Gradients for model parameters could be accessed directly (e.g. self.conv1.weight.grad). What about gradients for activations?
I use ReLU activations, so I technically I could use gradients for biases. The problem is I don’t use biases in my network. So, short of computing the entire chain of gradients manually, is there a way to get them from autograd?
Why do I need them? I want to use a learnable threshold for ReLU clipping:
relu1 = torch.where(relu1 > thr, thr, relu1)
where thr is a trainable model parameter. The threshold function is not differentiable, so I want to estimate its gradient from the gradients of the activations. The gradient for thr should be proportional to the sum of gradients for all activations.
I also tried print(torch.autograd.grad(loss, relu1)) after loss.backward(retain_graph=True) and that works, but if I understand this correctly, it repeats the backward pass, so retain_grad() method should be more efficient, right?
The “.grad” field is only populated when you call .backward(). Just after creation of the Tensor it will always be None.
You will need to save the “relu1” value in some way.
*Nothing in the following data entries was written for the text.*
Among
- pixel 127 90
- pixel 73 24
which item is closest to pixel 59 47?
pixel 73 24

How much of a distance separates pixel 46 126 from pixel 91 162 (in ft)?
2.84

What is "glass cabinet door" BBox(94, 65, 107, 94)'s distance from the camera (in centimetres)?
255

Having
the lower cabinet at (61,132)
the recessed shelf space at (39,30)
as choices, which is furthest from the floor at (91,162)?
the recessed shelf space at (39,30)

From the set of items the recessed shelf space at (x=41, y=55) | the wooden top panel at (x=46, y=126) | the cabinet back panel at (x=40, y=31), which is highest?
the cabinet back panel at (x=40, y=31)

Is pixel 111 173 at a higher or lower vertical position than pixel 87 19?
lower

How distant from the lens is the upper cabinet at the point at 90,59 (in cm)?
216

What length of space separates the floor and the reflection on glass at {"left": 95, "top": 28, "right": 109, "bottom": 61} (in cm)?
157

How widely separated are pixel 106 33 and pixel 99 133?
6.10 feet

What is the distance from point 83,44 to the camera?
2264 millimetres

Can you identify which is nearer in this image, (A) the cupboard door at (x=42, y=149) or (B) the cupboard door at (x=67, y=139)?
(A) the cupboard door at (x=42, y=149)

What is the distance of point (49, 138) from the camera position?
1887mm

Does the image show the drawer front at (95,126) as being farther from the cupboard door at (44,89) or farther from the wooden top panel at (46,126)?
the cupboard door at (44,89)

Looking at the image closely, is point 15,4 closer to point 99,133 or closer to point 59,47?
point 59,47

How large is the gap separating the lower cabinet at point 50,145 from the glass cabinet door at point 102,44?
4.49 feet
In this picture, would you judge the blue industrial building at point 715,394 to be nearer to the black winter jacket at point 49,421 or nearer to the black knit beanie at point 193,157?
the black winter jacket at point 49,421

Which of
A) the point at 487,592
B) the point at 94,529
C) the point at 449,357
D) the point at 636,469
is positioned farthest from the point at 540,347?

Like in self. or return it or in a global. And then print relu1.grad after calling backward().
I am stuck at the same problem. Could you please explain how did you accessed the gradients after calling loss.backward() (or if possible, share your script) ? It would be of great help.
@albanD Sir, I have tried saving the gradients of ReLU using a variable in forward function (shown below). However, when I print it after calling model(), it prints None, as you mentioned. However, when I print it after calling loss.backward(), I get nothing.